The global warming science facts do not support the climate doomsday scientists' contention that human CO2 emissions are causing dangerous long-term ocean warming - the empirical evidence is 'unequivocal' about this
(click on image to enlarge)
Doomsday climate scientists would have everyone believe that human CO2 emissions causes long-term climate change in form of "accelerating" warming, especially the oceans. If this were the case, then it should be easy to prove using the global ocean temperature observations from NOAA.
As the adjacent chart depicts, while atmospheric CO2 levels have steadily increased (black dots), the plot of the 30-year change in ocean temperatures (jagged blueish curve) exhibits wide variation.The smooth blue and grey curves represent polynomial fitted trends to the observations, clearly demonstrating that trends in CO2 and ocean warming are not closely related - well, truth be told, they're moving in very opposite directions.
From these opposing trends, one could safely surmise that the correlation between CO2 levels and long-term ocean warming is, in fact, not robust, but rather weak.
Moving on, the red curve is a 5-year average of the long-term temperature change, which obviously indicates the current 5-year average of change being well below previous values, and is now declining. The red curve also reveals that the historical temperature change prior to the 1950's was significantly higher and actually accelerated faster than that experienced over the last three decades (the modern doomsday "global warming").

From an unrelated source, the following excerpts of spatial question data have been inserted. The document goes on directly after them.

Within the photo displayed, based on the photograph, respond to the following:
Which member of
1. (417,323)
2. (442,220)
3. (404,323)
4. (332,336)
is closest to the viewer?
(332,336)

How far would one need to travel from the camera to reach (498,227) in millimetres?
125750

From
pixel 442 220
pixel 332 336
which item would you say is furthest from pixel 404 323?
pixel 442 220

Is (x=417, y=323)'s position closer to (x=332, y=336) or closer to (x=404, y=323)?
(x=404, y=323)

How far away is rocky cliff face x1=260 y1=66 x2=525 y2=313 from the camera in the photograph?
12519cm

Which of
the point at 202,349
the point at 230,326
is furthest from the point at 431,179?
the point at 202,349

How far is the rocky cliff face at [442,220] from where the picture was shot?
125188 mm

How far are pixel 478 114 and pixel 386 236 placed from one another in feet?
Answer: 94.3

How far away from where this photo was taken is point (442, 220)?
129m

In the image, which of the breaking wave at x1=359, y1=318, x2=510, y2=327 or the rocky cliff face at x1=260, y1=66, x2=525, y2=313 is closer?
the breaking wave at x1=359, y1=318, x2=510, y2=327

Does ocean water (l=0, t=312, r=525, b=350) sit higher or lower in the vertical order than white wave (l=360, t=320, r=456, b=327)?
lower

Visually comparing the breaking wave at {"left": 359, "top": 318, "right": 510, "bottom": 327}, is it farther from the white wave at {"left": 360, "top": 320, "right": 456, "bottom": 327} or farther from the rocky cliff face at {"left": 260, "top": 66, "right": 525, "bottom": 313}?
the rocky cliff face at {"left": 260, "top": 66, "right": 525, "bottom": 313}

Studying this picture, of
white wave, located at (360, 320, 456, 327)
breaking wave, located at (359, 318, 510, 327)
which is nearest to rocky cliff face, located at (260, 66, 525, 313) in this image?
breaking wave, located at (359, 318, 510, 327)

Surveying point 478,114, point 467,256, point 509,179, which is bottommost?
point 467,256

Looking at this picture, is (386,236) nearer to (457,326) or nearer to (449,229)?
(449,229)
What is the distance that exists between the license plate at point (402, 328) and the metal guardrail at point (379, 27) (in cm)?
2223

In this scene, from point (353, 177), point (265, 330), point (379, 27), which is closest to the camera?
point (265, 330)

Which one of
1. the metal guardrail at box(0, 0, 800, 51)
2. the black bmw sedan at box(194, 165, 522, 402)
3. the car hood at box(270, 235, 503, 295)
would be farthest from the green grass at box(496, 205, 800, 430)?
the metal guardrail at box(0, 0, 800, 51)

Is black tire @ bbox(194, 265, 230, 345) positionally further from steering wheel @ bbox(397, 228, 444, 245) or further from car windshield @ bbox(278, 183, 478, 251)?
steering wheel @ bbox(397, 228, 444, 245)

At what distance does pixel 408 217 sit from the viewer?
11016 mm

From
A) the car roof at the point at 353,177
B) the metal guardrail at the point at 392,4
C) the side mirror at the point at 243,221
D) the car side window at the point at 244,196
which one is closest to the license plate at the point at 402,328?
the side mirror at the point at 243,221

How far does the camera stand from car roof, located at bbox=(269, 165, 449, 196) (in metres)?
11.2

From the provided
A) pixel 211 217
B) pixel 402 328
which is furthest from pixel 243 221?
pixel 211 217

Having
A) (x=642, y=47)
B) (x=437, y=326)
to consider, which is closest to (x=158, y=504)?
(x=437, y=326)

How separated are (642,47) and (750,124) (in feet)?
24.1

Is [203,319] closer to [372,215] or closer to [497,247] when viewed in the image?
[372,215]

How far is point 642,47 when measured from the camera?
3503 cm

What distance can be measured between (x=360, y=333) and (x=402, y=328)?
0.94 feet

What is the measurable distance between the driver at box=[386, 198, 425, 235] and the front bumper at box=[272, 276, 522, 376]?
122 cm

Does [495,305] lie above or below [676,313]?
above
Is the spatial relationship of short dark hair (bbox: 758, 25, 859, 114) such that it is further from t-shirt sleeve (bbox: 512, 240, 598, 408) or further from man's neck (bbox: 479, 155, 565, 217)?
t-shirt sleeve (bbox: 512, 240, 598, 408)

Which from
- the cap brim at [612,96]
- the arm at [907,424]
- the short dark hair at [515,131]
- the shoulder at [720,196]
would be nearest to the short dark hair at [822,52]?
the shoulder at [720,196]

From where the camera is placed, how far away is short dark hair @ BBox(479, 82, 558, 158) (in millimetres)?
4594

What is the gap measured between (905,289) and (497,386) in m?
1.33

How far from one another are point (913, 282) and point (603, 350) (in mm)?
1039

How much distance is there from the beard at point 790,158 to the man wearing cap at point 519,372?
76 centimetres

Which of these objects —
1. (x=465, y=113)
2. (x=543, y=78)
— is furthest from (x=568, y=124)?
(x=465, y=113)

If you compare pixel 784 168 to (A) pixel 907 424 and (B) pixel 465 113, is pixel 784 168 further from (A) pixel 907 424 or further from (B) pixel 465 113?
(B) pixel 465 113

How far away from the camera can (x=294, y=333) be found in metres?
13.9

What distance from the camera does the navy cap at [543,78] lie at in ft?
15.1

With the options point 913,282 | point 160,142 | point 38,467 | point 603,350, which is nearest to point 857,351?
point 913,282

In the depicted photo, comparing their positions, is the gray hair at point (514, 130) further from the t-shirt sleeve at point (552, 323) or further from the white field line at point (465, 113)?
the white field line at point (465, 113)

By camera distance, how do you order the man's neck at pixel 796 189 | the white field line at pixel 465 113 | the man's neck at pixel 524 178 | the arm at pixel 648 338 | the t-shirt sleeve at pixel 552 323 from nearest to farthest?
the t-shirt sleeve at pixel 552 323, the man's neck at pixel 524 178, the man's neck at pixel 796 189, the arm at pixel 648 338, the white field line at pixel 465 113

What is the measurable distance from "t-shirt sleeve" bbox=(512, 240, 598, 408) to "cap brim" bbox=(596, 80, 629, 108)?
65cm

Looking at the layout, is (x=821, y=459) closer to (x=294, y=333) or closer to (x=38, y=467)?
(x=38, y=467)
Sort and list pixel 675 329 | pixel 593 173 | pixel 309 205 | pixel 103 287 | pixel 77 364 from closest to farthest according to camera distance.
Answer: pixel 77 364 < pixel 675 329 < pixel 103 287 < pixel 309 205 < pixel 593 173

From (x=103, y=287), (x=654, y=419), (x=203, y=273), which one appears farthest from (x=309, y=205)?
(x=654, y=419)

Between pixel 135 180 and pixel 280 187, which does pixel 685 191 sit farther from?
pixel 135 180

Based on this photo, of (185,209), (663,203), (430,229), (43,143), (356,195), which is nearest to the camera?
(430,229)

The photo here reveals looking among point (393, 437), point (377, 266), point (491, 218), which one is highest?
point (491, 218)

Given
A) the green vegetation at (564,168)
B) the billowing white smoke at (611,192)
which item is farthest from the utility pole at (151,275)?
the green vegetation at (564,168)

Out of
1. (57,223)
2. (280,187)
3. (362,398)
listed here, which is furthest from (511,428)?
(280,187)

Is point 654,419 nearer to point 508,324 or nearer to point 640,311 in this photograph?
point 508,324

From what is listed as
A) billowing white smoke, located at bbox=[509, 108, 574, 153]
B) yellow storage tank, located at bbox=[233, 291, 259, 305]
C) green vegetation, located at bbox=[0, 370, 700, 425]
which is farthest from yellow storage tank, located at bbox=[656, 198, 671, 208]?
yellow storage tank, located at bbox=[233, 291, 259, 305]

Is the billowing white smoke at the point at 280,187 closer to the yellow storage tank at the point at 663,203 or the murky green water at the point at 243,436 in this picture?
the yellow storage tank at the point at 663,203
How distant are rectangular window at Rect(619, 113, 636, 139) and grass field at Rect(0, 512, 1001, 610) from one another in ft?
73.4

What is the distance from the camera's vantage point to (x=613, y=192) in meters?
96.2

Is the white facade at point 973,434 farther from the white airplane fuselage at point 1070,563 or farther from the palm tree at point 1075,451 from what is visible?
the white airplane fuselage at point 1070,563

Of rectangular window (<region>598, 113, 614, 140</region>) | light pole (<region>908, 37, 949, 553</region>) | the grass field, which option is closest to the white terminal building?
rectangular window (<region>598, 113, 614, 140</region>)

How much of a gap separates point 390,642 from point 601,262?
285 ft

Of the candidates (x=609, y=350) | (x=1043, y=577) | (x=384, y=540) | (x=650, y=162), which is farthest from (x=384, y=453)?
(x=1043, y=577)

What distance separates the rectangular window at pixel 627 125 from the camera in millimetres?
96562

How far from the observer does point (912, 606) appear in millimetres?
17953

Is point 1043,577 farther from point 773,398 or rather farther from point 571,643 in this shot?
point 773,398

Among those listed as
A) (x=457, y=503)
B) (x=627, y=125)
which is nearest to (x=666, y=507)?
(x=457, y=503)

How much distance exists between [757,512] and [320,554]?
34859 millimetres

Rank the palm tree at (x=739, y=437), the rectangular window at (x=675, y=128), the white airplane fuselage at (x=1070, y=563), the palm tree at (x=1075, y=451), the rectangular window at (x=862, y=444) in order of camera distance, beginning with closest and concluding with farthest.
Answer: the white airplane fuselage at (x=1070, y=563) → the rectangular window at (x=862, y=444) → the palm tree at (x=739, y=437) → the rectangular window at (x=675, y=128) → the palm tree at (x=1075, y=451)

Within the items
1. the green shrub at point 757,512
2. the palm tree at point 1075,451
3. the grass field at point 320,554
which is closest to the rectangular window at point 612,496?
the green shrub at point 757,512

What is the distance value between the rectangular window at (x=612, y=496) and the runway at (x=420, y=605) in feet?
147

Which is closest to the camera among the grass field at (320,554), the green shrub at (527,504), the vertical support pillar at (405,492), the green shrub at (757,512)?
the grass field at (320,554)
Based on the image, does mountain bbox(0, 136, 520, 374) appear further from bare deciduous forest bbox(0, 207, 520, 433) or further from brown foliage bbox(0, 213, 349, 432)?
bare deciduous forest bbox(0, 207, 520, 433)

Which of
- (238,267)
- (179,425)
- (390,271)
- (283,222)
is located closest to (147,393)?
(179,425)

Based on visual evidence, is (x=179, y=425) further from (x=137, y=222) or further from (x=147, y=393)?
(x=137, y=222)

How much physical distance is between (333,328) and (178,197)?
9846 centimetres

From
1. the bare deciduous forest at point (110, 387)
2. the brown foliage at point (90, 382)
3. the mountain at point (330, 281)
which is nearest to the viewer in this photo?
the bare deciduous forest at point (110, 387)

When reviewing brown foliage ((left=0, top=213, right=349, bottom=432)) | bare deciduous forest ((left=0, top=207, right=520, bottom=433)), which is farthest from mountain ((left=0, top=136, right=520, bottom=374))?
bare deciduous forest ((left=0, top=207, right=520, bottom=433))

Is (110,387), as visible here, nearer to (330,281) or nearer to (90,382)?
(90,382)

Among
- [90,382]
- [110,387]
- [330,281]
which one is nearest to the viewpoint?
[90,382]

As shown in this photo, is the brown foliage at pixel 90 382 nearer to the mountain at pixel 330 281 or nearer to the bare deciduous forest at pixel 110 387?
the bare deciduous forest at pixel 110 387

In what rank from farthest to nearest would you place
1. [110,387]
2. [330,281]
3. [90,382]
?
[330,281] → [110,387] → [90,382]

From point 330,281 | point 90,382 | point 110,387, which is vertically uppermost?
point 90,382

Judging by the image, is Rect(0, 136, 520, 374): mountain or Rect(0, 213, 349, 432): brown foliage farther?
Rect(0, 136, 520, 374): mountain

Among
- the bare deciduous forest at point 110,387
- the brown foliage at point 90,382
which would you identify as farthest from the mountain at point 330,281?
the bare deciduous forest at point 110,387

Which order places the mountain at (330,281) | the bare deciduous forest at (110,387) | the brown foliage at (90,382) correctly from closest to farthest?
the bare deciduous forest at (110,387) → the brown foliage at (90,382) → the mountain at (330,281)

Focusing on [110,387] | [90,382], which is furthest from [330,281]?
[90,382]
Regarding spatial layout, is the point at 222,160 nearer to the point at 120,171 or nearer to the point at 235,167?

Conclusions from the actual NOAA empirical evidence: Long-term ocean warming has likely not been a result of human CO2 emissions (a tiny addition to natural greenhouse gases). Long-term modern warming of the oceans is neither dangerous, rapid, accelerating, unprecedented nor unequivocal. Starting around 1998, the modern ocean warming stabilized and slowly morphed into a cooling phase. The global warming science facts are irrefutable, the inconsistent, sporadic long-term ocean warming since the early 1900's does not support the climate doomsday scientists - unequivocally, the empirical evidence mocks them.
Additional temperature and climate charts.
Note: The above chart plots the long-term ocean temperature changes (30-year changes). For example, the temperature change datapoint for April 2012 represents the change from April 1982 to April 2012. Likewise, the January 1910 datapoint represents the temperature change from January 1880 to January 1910.